Herrera María G, Ciccone Lidia, Moleiro Lara H, Tonali Nicolo, Dodero Verónica Isabel
Laboratorio de Genómica e Ingeniería de Sistemas Biológicos, Instituto de Biociencias, Biotecnología y Biología Traslacional (iB3), Departamento de Fisiología y Biología Molecular y Celular, Facultad de Ciencias Exactas y Naturales, Universidad de Buenos Aires, Intendente Güiraldes 2160, Ciudad Autónoma de Buenos Aires C1428EGA, Argentina.
Department Molecular Cell Biology, Institute of Biochemistry and Pathobiochemistry, Ruhr University Bochum, Bochum 44801, Germany.
ACS Nano. 2025 Sep 2;19(34):30688-30719. doi: 10.1021/acsnano.5c01662. Epub 2025 Aug 8.

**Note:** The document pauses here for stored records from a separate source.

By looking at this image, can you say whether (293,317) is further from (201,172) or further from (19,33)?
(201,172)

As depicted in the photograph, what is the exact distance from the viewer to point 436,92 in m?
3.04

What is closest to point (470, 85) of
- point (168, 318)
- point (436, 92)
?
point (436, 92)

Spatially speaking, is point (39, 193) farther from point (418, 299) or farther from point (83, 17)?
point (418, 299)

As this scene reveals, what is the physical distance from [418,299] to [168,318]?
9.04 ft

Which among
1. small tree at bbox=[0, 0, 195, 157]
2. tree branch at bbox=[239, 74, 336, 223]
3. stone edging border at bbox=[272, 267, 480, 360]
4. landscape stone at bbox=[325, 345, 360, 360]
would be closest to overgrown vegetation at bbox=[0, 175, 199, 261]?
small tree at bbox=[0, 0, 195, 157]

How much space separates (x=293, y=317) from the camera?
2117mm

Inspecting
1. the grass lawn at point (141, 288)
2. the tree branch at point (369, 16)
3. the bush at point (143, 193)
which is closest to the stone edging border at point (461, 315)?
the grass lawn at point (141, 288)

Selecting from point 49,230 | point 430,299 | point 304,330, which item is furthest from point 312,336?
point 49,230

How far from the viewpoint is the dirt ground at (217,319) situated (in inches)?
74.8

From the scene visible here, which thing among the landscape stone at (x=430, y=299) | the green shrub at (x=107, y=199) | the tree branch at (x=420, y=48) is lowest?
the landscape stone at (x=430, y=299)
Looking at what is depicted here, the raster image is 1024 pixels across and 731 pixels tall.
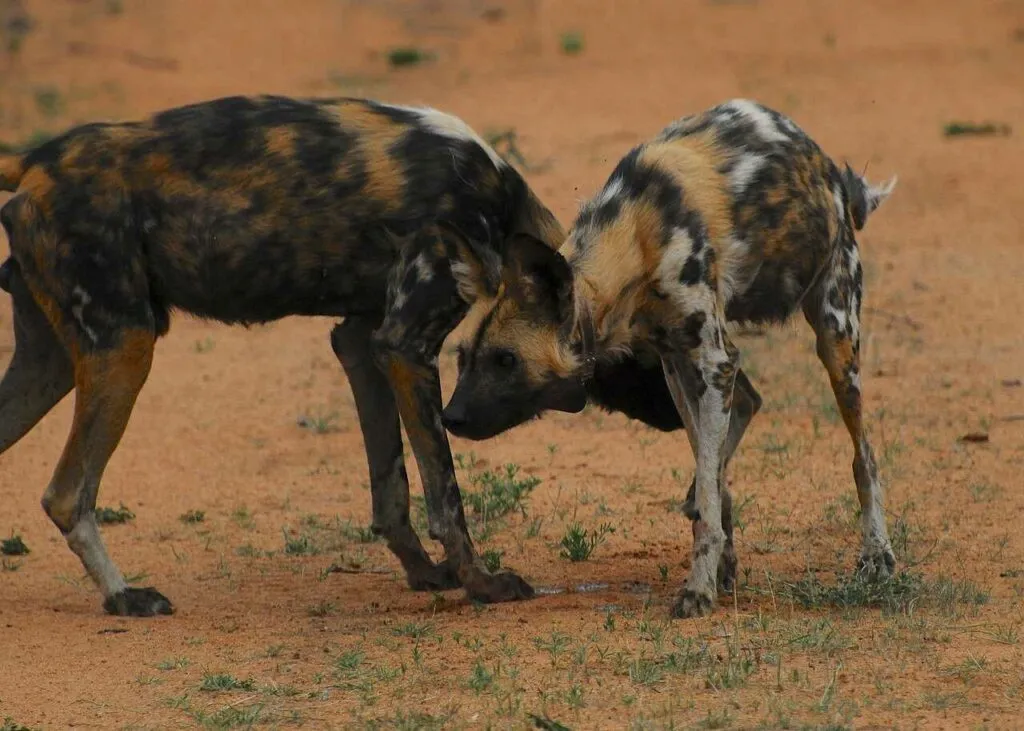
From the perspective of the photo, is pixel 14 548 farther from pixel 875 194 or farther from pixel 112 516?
pixel 875 194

The self-assembly of endogenous and exogenous peptides into proteolysis-resistant oligomers can trigger toxic cellular events and diseases. In Alzheimer's disease (AD), the structural polymorphisms of endogenous amyloid-β (Aβ) 1-40 and 1-42 aggregates are essential for their neurotoxic effects. Recent findings on structural differences between brain-derived and fibrils underscore the need to improve the molecular and supramolecular models of diseases, for example, by stabilizing monomer conformations that lead to disease-relevant structures. In gluten-related disorders (GRDs), particularly celiac disease (CeD), research focuses on exogenous proteolytically resistant gliadin peptides (PRGPs) such as the 33-mer, p31-43, and pepsin-trypsin-derived gliadin peptides. Notably, these PRGPs form nanostructures, which may explain their behavior as nonreplicating pathogens. Thus, understanding their self-assembly has recently gained attention. This review invites both newcomers and experts in the field to tackle the challenges of characterizing peptide self-assembly process as first step to develop successful therapeutic interventions. For AD researchers, it highlights protocols for obtaining monomers and their supramolecular characterization to uncover mechanisms of brain-derived fibril formation, while also showcasing opportunities to explore PRGP nanostructures. For GRD researchers, it offers protocols to obtain PRGP nanostructures and their thorough characterization prior to cellular studies, inspired by approaches in AD research. This review contributes to interdisciplinary efforts toward therapeutic strategies grounded in molecular and supramolecular data by outlining structural insights, characterization protocols, and existing knowledge gaps. Its final aim is to connect established and emerging research domains related to Aβ and gliadin peptides that may have potential applications in peptide self-assembly and the gut-brain axis research, respectively.
内源性和外源性肽自组装成抗蛋白水解的寡聚体可引发毒性细胞事件和疾病。在阿尔茨海默病(AD)中,内源性淀粉样β蛋白(Aβ)1-40和1-42聚集体的结构多态性对其神经毒性作用至关重要。最近关于脑源性纤维与其他纤维结构差异的研究结果强调了改进疾病分子和超分子模型的必要性,例如,通过稳定导致疾病相关结构的单体构象。在麸质相关疾病(GRD)中,尤其是乳糜泻(CeD),研究重点是外源性抗蛋白水解麦醇溶蛋白肽(PRGP),如33聚体、p31-43和胃蛋白酶-胰蛋白酶衍生的麦醇溶蛋白肽。值得注意的是,这些PRGP形成纳米结构,这可能解释了它们作为非复制性病原体的行为。因此,了解它们的自组装最近受到了关注。本综述邀请该领域的新手和专家应对表征肽自组装过程的挑战,这是开发成功治疗干预措施的第一步。对于AD研究人员,它强调了获取单体及其超分子表征以揭示脑源性纤维形成机制的方案,同时还展示了探索PRGP纳米结构的机会。对于GRD研究人员,它提供了受AD研究方法启发,在细胞研究之前获取PRGP纳米结构及其全面表征的方案。本综述通过概述结构见解、表征方案和现有知识空白,为基于分子和超分子数据的治疗策略的跨学科努力做出了贡献。其最终目的是连接与Aβ和麦醇溶蛋白肽相关的已建立和新兴研究领域,它们可能分别在肽自组装和肠-脑轴研究中有潜在应用。